I listened to an interview with Hiroshima in America co-author Greg Mitchell last weekend on FAIR’s radio program, Counterspin. Mitchell talked about how documentary footage taken by both Japanese and American film crews in the days and weeks following the atomic bombing of Hiroshima and Nagasaki had been suppressed by US authorities for decades. When the Pentagon released the footage simultaneously to the National Archives and the Japanese government in 1968, film scholar Erik Barnouw (1908-2001) assembled a portion of it into a 16-minute film entitled Hiroshima-Nagasaki August, 1945 (1970). He then screened the film at MoMA (which will include it in a program later this month) and on public television, offering Americans one of their first opportunities to see documentary footage of the effects of the atomic bombs–25 years later. (It wasn’t until the early ’80s that the American color footage was released in a similar fashion.)

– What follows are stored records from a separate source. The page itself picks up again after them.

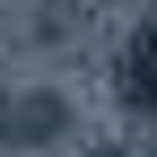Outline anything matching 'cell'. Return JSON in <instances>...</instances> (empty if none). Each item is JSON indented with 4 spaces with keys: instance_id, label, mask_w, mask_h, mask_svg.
<instances>
[{
    "instance_id": "3957f363",
    "label": "cell",
    "mask_w": 157,
    "mask_h": 157,
    "mask_svg": "<svg viewBox=\"0 0 157 157\" xmlns=\"http://www.w3.org/2000/svg\"><path fill=\"white\" fill-rule=\"evenodd\" d=\"M96 157H122V148H96Z\"/></svg>"
},
{
    "instance_id": "6da1fadb",
    "label": "cell",
    "mask_w": 157,
    "mask_h": 157,
    "mask_svg": "<svg viewBox=\"0 0 157 157\" xmlns=\"http://www.w3.org/2000/svg\"><path fill=\"white\" fill-rule=\"evenodd\" d=\"M9 122H0V148H52L70 131V96L61 87H26V96H9Z\"/></svg>"
},
{
    "instance_id": "7a4b0ae2",
    "label": "cell",
    "mask_w": 157,
    "mask_h": 157,
    "mask_svg": "<svg viewBox=\"0 0 157 157\" xmlns=\"http://www.w3.org/2000/svg\"><path fill=\"white\" fill-rule=\"evenodd\" d=\"M131 96H140V105L157 113V17L140 26V44H131Z\"/></svg>"
}]
</instances>
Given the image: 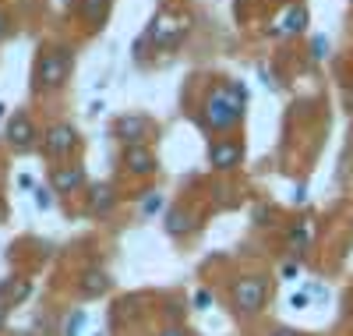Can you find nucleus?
Returning a JSON list of instances; mask_svg holds the SVG:
<instances>
[{
  "mask_svg": "<svg viewBox=\"0 0 353 336\" xmlns=\"http://www.w3.org/2000/svg\"><path fill=\"white\" fill-rule=\"evenodd\" d=\"M36 124H32V117L28 113H14L11 120H8V142L18 149V152H25V149H32L36 145Z\"/></svg>",
  "mask_w": 353,
  "mask_h": 336,
  "instance_id": "8",
  "label": "nucleus"
},
{
  "mask_svg": "<svg viewBox=\"0 0 353 336\" xmlns=\"http://www.w3.org/2000/svg\"><path fill=\"white\" fill-rule=\"evenodd\" d=\"M304 28H307V8H290L272 28H269V32L272 36H293V32H304Z\"/></svg>",
  "mask_w": 353,
  "mask_h": 336,
  "instance_id": "10",
  "label": "nucleus"
},
{
  "mask_svg": "<svg viewBox=\"0 0 353 336\" xmlns=\"http://www.w3.org/2000/svg\"><path fill=\"white\" fill-rule=\"evenodd\" d=\"M265 301H269V287H265L261 277H244L230 290V304L237 315H258L265 308Z\"/></svg>",
  "mask_w": 353,
  "mask_h": 336,
  "instance_id": "3",
  "label": "nucleus"
},
{
  "mask_svg": "<svg viewBox=\"0 0 353 336\" xmlns=\"http://www.w3.org/2000/svg\"><path fill=\"white\" fill-rule=\"evenodd\" d=\"M28 294H32V283H28L25 277H11V280L0 283V304H4V308L28 301Z\"/></svg>",
  "mask_w": 353,
  "mask_h": 336,
  "instance_id": "11",
  "label": "nucleus"
},
{
  "mask_svg": "<svg viewBox=\"0 0 353 336\" xmlns=\"http://www.w3.org/2000/svg\"><path fill=\"white\" fill-rule=\"evenodd\" d=\"M244 160V145L241 142H212L209 145V167L212 170H233Z\"/></svg>",
  "mask_w": 353,
  "mask_h": 336,
  "instance_id": "7",
  "label": "nucleus"
},
{
  "mask_svg": "<svg viewBox=\"0 0 353 336\" xmlns=\"http://www.w3.org/2000/svg\"><path fill=\"white\" fill-rule=\"evenodd\" d=\"M325 53H329V39H325V36H314V39H311V57L321 60Z\"/></svg>",
  "mask_w": 353,
  "mask_h": 336,
  "instance_id": "18",
  "label": "nucleus"
},
{
  "mask_svg": "<svg viewBox=\"0 0 353 336\" xmlns=\"http://www.w3.org/2000/svg\"><path fill=\"white\" fill-rule=\"evenodd\" d=\"M32 78H36V82H32V85H36V93H53V88H61V85L71 78V53L61 50V46L39 53Z\"/></svg>",
  "mask_w": 353,
  "mask_h": 336,
  "instance_id": "2",
  "label": "nucleus"
},
{
  "mask_svg": "<svg viewBox=\"0 0 353 336\" xmlns=\"http://www.w3.org/2000/svg\"><path fill=\"white\" fill-rule=\"evenodd\" d=\"M81 188H85V170H81V163H64V167L53 170V192L71 195V192H81Z\"/></svg>",
  "mask_w": 353,
  "mask_h": 336,
  "instance_id": "9",
  "label": "nucleus"
},
{
  "mask_svg": "<svg viewBox=\"0 0 353 336\" xmlns=\"http://www.w3.org/2000/svg\"><path fill=\"white\" fill-rule=\"evenodd\" d=\"M78 290H81V297H103L110 290V277L103 269H85L78 277Z\"/></svg>",
  "mask_w": 353,
  "mask_h": 336,
  "instance_id": "12",
  "label": "nucleus"
},
{
  "mask_svg": "<svg viewBox=\"0 0 353 336\" xmlns=\"http://www.w3.org/2000/svg\"><path fill=\"white\" fill-rule=\"evenodd\" d=\"M117 205V195L110 185H96V188H88V212L92 216H110Z\"/></svg>",
  "mask_w": 353,
  "mask_h": 336,
  "instance_id": "13",
  "label": "nucleus"
},
{
  "mask_svg": "<svg viewBox=\"0 0 353 336\" xmlns=\"http://www.w3.org/2000/svg\"><path fill=\"white\" fill-rule=\"evenodd\" d=\"M117 135H121L124 149H134V145H145L156 131H152V120L141 117V113H124L117 120Z\"/></svg>",
  "mask_w": 353,
  "mask_h": 336,
  "instance_id": "4",
  "label": "nucleus"
},
{
  "mask_svg": "<svg viewBox=\"0 0 353 336\" xmlns=\"http://www.w3.org/2000/svg\"><path fill=\"white\" fill-rule=\"evenodd\" d=\"M8 28H11V21H8V15H4V11H0V39L8 36Z\"/></svg>",
  "mask_w": 353,
  "mask_h": 336,
  "instance_id": "25",
  "label": "nucleus"
},
{
  "mask_svg": "<svg viewBox=\"0 0 353 336\" xmlns=\"http://www.w3.org/2000/svg\"><path fill=\"white\" fill-rule=\"evenodd\" d=\"M290 308H307V294H293L290 297Z\"/></svg>",
  "mask_w": 353,
  "mask_h": 336,
  "instance_id": "23",
  "label": "nucleus"
},
{
  "mask_svg": "<svg viewBox=\"0 0 353 336\" xmlns=\"http://www.w3.org/2000/svg\"><path fill=\"white\" fill-rule=\"evenodd\" d=\"M81 322H85V312H74V319H68L64 326V336H81Z\"/></svg>",
  "mask_w": 353,
  "mask_h": 336,
  "instance_id": "19",
  "label": "nucleus"
},
{
  "mask_svg": "<svg viewBox=\"0 0 353 336\" xmlns=\"http://www.w3.org/2000/svg\"><path fill=\"white\" fill-rule=\"evenodd\" d=\"M191 230H194L191 212H184V209H170V212H166V234L181 237V234H191Z\"/></svg>",
  "mask_w": 353,
  "mask_h": 336,
  "instance_id": "15",
  "label": "nucleus"
},
{
  "mask_svg": "<svg viewBox=\"0 0 353 336\" xmlns=\"http://www.w3.org/2000/svg\"><path fill=\"white\" fill-rule=\"evenodd\" d=\"M4 322H8V308L0 304V329H4Z\"/></svg>",
  "mask_w": 353,
  "mask_h": 336,
  "instance_id": "27",
  "label": "nucleus"
},
{
  "mask_svg": "<svg viewBox=\"0 0 353 336\" xmlns=\"http://www.w3.org/2000/svg\"><path fill=\"white\" fill-rule=\"evenodd\" d=\"M244 100H248V88L241 82L219 85L216 93L209 96V103H205L201 124L209 128V131H230L241 120V113H244Z\"/></svg>",
  "mask_w": 353,
  "mask_h": 336,
  "instance_id": "1",
  "label": "nucleus"
},
{
  "mask_svg": "<svg viewBox=\"0 0 353 336\" xmlns=\"http://www.w3.org/2000/svg\"><path fill=\"white\" fill-rule=\"evenodd\" d=\"M36 205H39V209H50V205H53V195H50L46 188H39V192H36Z\"/></svg>",
  "mask_w": 353,
  "mask_h": 336,
  "instance_id": "22",
  "label": "nucleus"
},
{
  "mask_svg": "<svg viewBox=\"0 0 353 336\" xmlns=\"http://www.w3.org/2000/svg\"><path fill=\"white\" fill-rule=\"evenodd\" d=\"M290 248H293V252H304V248H307V227H304V223L290 230Z\"/></svg>",
  "mask_w": 353,
  "mask_h": 336,
  "instance_id": "16",
  "label": "nucleus"
},
{
  "mask_svg": "<svg viewBox=\"0 0 353 336\" xmlns=\"http://www.w3.org/2000/svg\"><path fill=\"white\" fill-rule=\"evenodd\" d=\"M159 209H163V195H159V192L145 195V202H141V212H145V216H156Z\"/></svg>",
  "mask_w": 353,
  "mask_h": 336,
  "instance_id": "17",
  "label": "nucleus"
},
{
  "mask_svg": "<svg viewBox=\"0 0 353 336\" xmlns=\"http://www.w3.org/2000/svg\"><path fill=\"white\" fill-rule=\"evenodd\" d=\"M194 308H212V290H194Z\"/></svg>",
  "mask_w": 353,
  "mask_h": 336,
  "instance_id": "20",
  "label": "nucleus"
},
{
  "mask_svg": "<svg viewBox=\"0 0 353 336\" xmlns=\"http://www.w3.org/2000/svg\"><path fill=\"white\" fill-rule=\"evenodd\" d=\"M106 11H110V0H78V15L88 28H99Z\"/></svg>",
  "mask_w": 353,
  "mask_h": 336,
  "instance_id": "14",
  "label": "nucleus"
},
{
  "mask_svg": "<svg viewBox=\"0 0 353 336\" xmlns=\"http://www.w3.org/2000/svg\"><path fill=\"white\" fill-rule=\"evenodd\" d=\"M18 336H32V333H18Z\"/></svg>",
  "mask_w": 353,
  "mask_h": 336,
  "instance_id": "28",
  "label": "nucleus"
},
{
  "mask_svg": "<svg viewBox=\"0 0 353 336\" xmlns=\"http://www.w3.org/2000/svg\"><path fill=\"white\" fill-rule=\"evenodd\" d=\"M78 149V131L71 124H53L43 131V152L46 156H71V152Z\"/></svg>",
  "mask_w": 353,
  "mask_h": 336,
  "instance_id": "5",
  "label": "nucleus"
},
{
  "mask_svg": "<svg viewBox=\"0 0 353 336\" xmlns=\"http://www.w3.org/2000/svg\"><path fill=\"white\" fill-rule=\"evenodd\" d=\"M156 336H188V329H184V326H170V329H163V333H156Z\"/></svg>",
  "mask_w": 353,
  "mask_h": 336,
  "instance_id": "24",
  "label": "nucleus"
},
{
  "mask_svg": "<svg viewBox=\"0 0 353 336\" xmlns=\"http://www.w3.org/2000/svg\"><path fill=\"white\" fill-rule=\"evenodd\" d=\"M124 170L134 177H152L159 170V160L149 145H134V149H124Z\"/></svg>",
  "mask_w": 353,
  "mask_h": 336,
  "instance_id": "6",
  "label": "nucleus"
},
{
  "mask_svg": "<svg viewBox=\"0 0 353 336\" xmlns=\"http://www.w3.org/2000/svg\"><path fill=\"white\" fill-rule=\"evenodd\" d=\"M301 277V265L297 262H283V280H297Z\"/></svg>",
  "mask_w": 353,
  "mask_h": 336,
  "instance_id": "21",
  "label": "nucleus"
},
{
  "mask_svg": "<svg viewBox=\"0 0 353 336\" xmlns=\"http://www.w3.org/2000/svg\"><path fill=\"white\" fill-rule=\"evenodd\" d=\"M272 336H301V333H293V329H276Z\"/></svg>",
  "mask_w": 353,
  "mask_h": 336,
  "instance_id": "26",
  "label": "nucleus"
}]
</instances>
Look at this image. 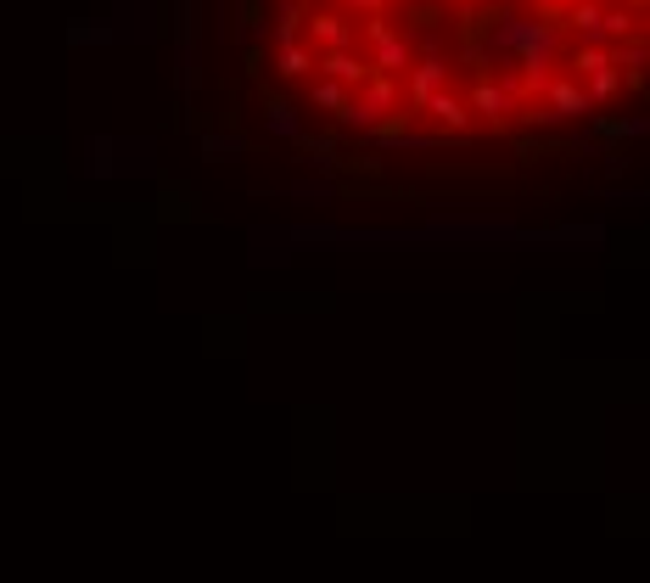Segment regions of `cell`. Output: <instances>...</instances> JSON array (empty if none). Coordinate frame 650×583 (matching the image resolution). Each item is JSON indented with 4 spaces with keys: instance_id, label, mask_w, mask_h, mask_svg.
Listing matches in <instances>:
<instances>
[{
    "instance_id": "1",
    "label": "cell",
    "mask_w": 650,
    "mask_h": 583,
    "mask_svg": "<svg viewBox=\"0 0 650 583\" xmlns=\"http://www.w3.org/2000/svg\"><path fill=\"white\" fill-rule=\"evenodd\" d=\"M645 68V0H281L275 73L370 141L589 118Z\"/></svg>"
}]
</instances>
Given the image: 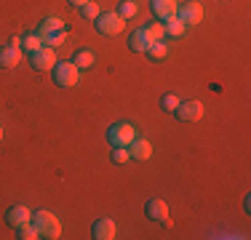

Barnouw has written about the history of the Japanese footage and it’s a tale with significant drama and intrigue–when its filmmakers were asked to turn the film over to the US Occupation authorities, they secretly made a duplicate and hid it for many years; some of this footage (along with dramatic hibakusha recreations from Kaneto Shindo’s 1952 Children of Hiroshima and Hideo Sekigawa’s 1953 Hiroshima) surprisingly managed to turn up in Alain Resnais’ Hiroshima mon amour (1959).
But back to Greg Mitchell, who participated in a documentary currently screening on the Sundance Channel, Original Child Bomb (2004), and who recently published his own lengthy and fascinating account of the filmmakers and events related to the suppressed footage, which can be read here. Look for cameos by Barnouw, Warner Brothers, and cinematographers Lt. Col. Daniel McGovern (William Wyler’s 1944 Memphis Belle) and Akira “Harry” Mimura (Sadao Yamanaka’s 1937 Humanity and Paper Balloons).